The second point on the pandemic’s exposing fragilities in the global economy speaks to the point of U.S. dependence on other countries for PPE as well as ingredients and components for medicines and medical equipment.
The St. Louis Federal Reserve published this report in April 2020 at the early phase of the pandemic to highlight the nation’s dependence on importing medical equipment and supplies from abroad — especially, from China.
The third point is the pandemic’s triggering structural changes in the U.S. economy that amplified several pre-existing trends. Of the warts-and-all weaknesses of the U.S. health care system accelerated and highlighted in our year of COVID were the inequities long plaguing American healthcare.
Within weeks of the World Health Organization calling the virus a “pandemic” in March 2020, I wrote this post in April 2020 based on the CDC’s early identification of health disparities due to the coronavirus based on race and ethnicity.
Another inequity amplified by the pandemic was the digital divide between U.S. households with broadband connectivity and those without. Citizens with broadband could work from home when required by employers, and students, shut out from attending school or college in-person, could study and learn from home.
Furthermore, the economic decline caused by the exogeneous shock of the pandemic was the so-called “She-Cession” with more women in the U.S. adversely impacted financially than men.
Health Populi’s Hot Points: In considering Paul’s paper through my own health economic lens, I actually started from the back page and moved toward the front.
Here’s one of the earlier exhibits from the paper, showing hockey-stick growth of the U.S. stock market using the S&P500 index. The shaded area is the COVID-19 recessionary period, with the shocking drop in the S&P in early 2020. Then, we see the steady rise of the S&P500 to the current day, exceeding previous records from the pre-Coronavirus era.
+++
(Activities):
a – Copy the stretch of the piece on the pandemic and the U.S. economy from "The second point" through "especially, from China.", word for word.
b – Carry on the piece on the pandemic and the U.S. economy, starting right after its last sentence.
+++
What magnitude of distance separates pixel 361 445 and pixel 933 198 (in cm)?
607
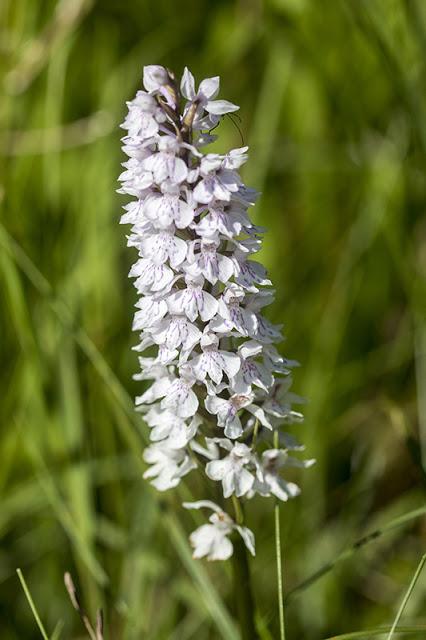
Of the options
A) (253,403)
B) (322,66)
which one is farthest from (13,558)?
(322,66)

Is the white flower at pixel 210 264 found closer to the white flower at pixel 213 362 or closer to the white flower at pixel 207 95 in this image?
the white flower at pixel 213 362

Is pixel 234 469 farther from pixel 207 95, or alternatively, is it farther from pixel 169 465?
pixel 207 95

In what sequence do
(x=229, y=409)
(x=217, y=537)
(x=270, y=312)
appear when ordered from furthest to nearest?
(x=270, y=312) → (x=217, y=537) → (x=229, y=409)

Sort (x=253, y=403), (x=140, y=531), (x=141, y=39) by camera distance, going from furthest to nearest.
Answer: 1. (x=141, y=39)
2. (x=140, y=531)
3. (x=253, y=403)

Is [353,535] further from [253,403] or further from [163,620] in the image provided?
[253,403]

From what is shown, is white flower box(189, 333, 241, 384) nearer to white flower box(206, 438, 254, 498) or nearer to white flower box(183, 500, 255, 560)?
white flower box(206, 438, 254, 498)

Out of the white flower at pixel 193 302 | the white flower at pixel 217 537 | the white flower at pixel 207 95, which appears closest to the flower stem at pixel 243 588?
the white flower at pixel 217 537

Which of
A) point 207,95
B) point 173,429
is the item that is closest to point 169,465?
point 173,429
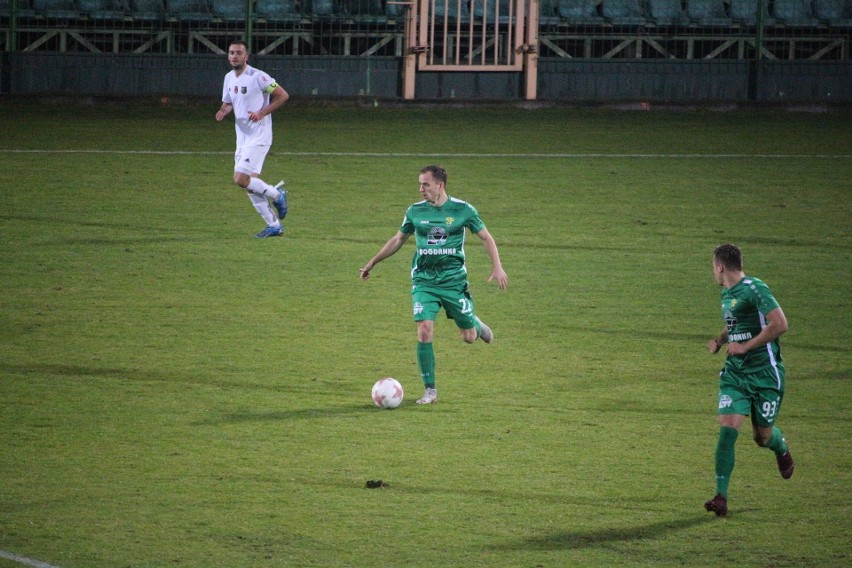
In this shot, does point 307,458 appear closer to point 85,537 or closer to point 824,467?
point 85,537

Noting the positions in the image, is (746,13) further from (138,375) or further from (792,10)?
(138,375)

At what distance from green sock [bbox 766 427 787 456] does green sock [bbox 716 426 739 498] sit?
1.26 ft

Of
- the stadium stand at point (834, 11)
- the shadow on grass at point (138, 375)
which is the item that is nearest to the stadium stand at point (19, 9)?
the stadium stand at point (834, 11)

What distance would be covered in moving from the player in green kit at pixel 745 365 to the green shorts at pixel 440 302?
245 centimetres

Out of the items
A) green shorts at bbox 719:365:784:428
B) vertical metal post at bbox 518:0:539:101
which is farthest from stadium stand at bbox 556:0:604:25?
green shorts at bbox 719:365:784:428

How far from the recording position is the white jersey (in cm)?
1542

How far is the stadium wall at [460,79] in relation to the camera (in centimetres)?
2716

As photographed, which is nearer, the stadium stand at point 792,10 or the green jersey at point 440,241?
the green jersey at point 440,241

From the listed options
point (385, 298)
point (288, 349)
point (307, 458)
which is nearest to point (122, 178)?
point (385, 298)

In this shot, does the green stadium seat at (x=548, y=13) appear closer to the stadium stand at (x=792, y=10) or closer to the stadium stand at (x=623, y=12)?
the stadium stand at (x=623, y=12)

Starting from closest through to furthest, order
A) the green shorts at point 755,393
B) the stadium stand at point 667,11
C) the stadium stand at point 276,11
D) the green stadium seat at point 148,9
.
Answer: the green shorts at point 755,393, the green stadium seat at point 148,9, the stadium stand at point 276,11, the stadium stand at point 667,11

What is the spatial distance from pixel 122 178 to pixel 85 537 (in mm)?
13258

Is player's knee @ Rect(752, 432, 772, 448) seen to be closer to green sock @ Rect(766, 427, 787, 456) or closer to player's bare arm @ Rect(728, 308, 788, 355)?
green sock @ Rect(766, 427, 787, 456)

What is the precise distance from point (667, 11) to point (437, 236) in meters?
21.5
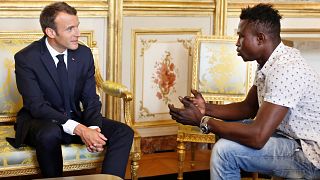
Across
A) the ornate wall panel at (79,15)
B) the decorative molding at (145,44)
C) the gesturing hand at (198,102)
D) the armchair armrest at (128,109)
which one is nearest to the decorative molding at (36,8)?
the ornate wall panel at (79,15)

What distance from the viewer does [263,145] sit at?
2.29 m

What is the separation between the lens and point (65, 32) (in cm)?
282

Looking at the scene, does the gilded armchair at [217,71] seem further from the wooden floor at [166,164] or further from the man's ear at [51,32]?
the man's ear at [51,32]

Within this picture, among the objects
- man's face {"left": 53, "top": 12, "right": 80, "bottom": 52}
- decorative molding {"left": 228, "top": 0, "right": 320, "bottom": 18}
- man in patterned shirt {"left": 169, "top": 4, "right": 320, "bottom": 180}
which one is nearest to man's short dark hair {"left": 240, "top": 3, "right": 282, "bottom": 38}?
man in patterned shirt {"left": 169, "top": 4, "right": 320, "bottom": 180}

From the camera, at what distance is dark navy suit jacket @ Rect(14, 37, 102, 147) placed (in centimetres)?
274

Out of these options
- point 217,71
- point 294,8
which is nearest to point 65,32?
point 217,71

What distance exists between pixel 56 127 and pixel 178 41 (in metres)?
1.61

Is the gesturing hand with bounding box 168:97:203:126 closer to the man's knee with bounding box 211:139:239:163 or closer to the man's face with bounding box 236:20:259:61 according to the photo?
the man's knee with bounding box 211:139:239:163

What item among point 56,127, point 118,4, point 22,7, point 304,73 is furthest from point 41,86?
point 304,73

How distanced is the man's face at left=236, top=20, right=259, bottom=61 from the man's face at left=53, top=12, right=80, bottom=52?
3.01ft

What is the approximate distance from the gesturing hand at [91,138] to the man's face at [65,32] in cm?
48

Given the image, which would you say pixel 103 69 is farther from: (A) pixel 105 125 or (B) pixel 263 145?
(B) pixel 263 145

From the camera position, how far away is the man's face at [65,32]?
2824 mm

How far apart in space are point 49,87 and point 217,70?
1284 mm
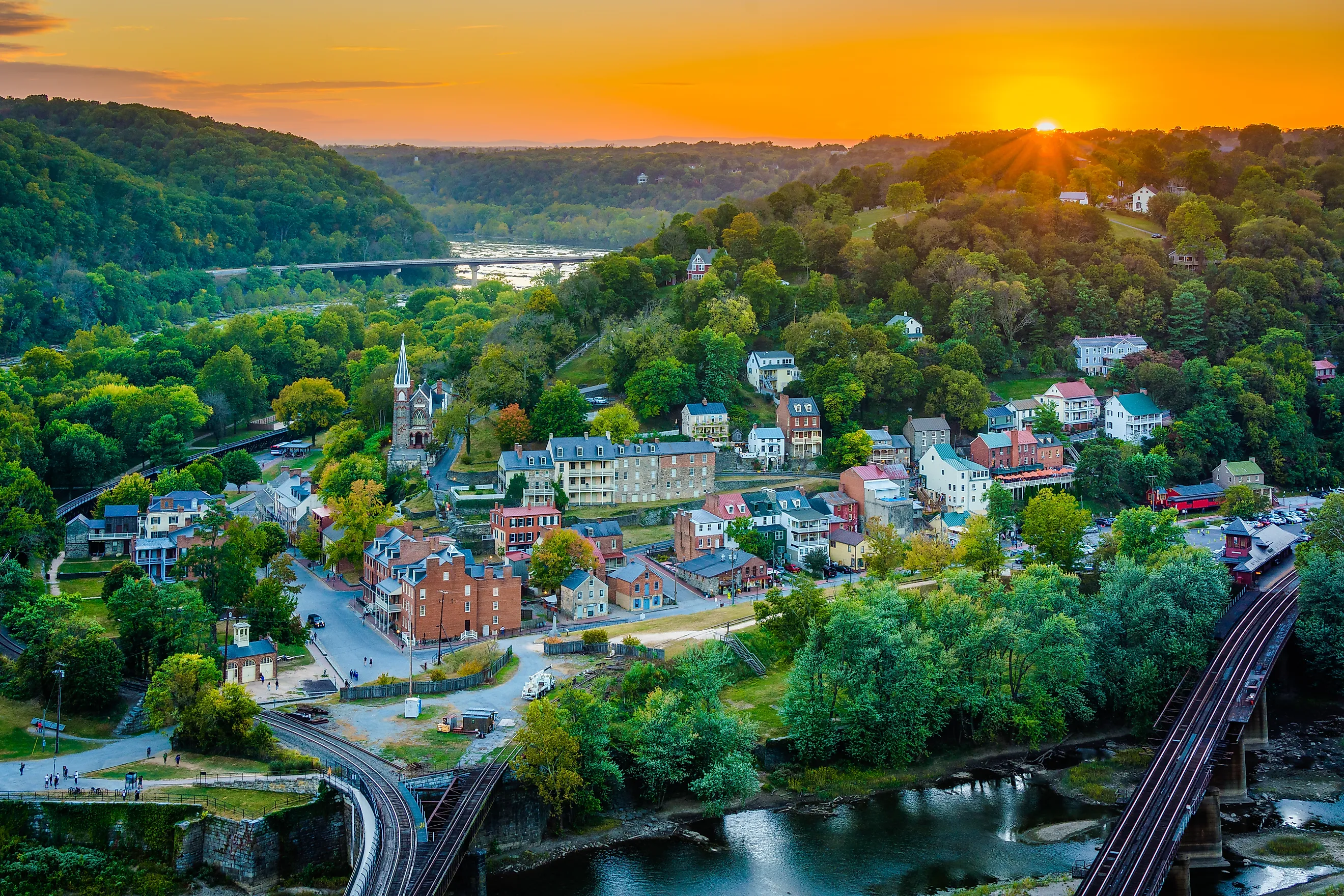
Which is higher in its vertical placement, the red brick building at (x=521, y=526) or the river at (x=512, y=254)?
the river at (x=512, y=254)

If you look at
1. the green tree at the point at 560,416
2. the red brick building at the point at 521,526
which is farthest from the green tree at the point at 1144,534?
the green tree at the point at 560,416

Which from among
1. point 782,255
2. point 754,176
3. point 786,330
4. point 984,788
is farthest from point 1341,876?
point 754,176

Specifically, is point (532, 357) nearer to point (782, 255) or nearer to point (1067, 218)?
point (782, 255)

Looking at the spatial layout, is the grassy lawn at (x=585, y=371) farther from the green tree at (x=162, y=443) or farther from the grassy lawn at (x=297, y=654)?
the grassy lawn at (x=297, y=654)

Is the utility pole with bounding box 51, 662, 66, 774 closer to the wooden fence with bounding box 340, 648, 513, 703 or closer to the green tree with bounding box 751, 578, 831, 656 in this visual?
the wooden fence with bounding box 340, 648, 513, 703

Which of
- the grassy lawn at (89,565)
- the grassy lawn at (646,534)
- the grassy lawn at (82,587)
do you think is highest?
the grassy lawn at (646,534)
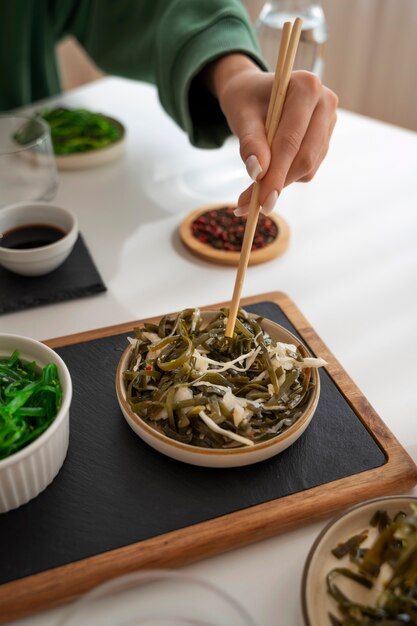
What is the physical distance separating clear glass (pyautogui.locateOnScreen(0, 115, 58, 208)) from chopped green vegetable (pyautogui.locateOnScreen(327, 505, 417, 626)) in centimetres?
109

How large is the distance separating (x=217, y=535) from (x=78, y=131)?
4.05ft

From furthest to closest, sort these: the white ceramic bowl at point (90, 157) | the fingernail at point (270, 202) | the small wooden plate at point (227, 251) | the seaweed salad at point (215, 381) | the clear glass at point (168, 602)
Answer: the white ceramic bowl at point (90, 157), the small wooden plate at point (227, 251), the fingernail at point (270, 202), the seaweed salad at point (215, 381), the clear glass at point (168, 602)

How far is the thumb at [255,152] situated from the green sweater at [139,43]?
433 mm

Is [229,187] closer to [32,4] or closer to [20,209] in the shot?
[20,209]

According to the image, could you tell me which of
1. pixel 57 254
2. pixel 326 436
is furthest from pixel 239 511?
pixel 57 254

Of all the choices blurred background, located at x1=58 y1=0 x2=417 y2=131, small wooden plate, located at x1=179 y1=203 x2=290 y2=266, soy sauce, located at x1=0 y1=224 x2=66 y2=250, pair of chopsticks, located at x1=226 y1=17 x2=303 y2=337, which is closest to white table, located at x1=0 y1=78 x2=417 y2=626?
small wooden plate, located at x1=179 y1=203 x2=290 y2=266

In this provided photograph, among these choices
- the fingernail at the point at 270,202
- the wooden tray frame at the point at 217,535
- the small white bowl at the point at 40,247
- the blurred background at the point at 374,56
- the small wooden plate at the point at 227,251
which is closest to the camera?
the wooden tray frame at the point at 217,535

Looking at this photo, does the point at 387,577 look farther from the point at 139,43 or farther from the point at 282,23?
+++
(Results of the exercise):
a –
The second point on the pandemic’s exposing fragilities in the global economy speaks to the point of U.S. dependence on other countries for PPE as well as ingredients and components for medicines and medical equipment.
The St. Louis Federal Reserve published this report in April 2020 at the early phase of the pandemic to highlight the nation’s dependence on importing medical equipment and supplies from abroad — especially, from China.

b –
This rise in equity prices was wonderful financial news for those people invested in the stock market. However, fewer Black and Hispanic Americans have investments in the market, the Federal Reserve observed in a report on Disparities in Wealth by Race and Ethnicity, published in September 2020.
Now check out another of Paul’s exhibits, Figure 9, which demonstrates the growth in U.S. home prices during the recession — increasing at a faster slope in the recession (shaded area) than the growth rate pre-COVID.
Once again, people of color in the U.S. are more likely to rent a home than own one, given income inequality and other financial disparities between Whites, Blacks, and Hispanics in America. In fact, housing hardships exacerbated during the pandemic in three ways, according to data analyzed by the Brookings Institute:
- Evictions and foreclosures,
- Rent and mortgage delinquency, and
- Utility payments skipped.
Given this worsened housing security situation for people of color in the U.S., with housing prices increasing in the pandemic, many of these folks could not afford to become home-buyers in 2021 at higher price-points.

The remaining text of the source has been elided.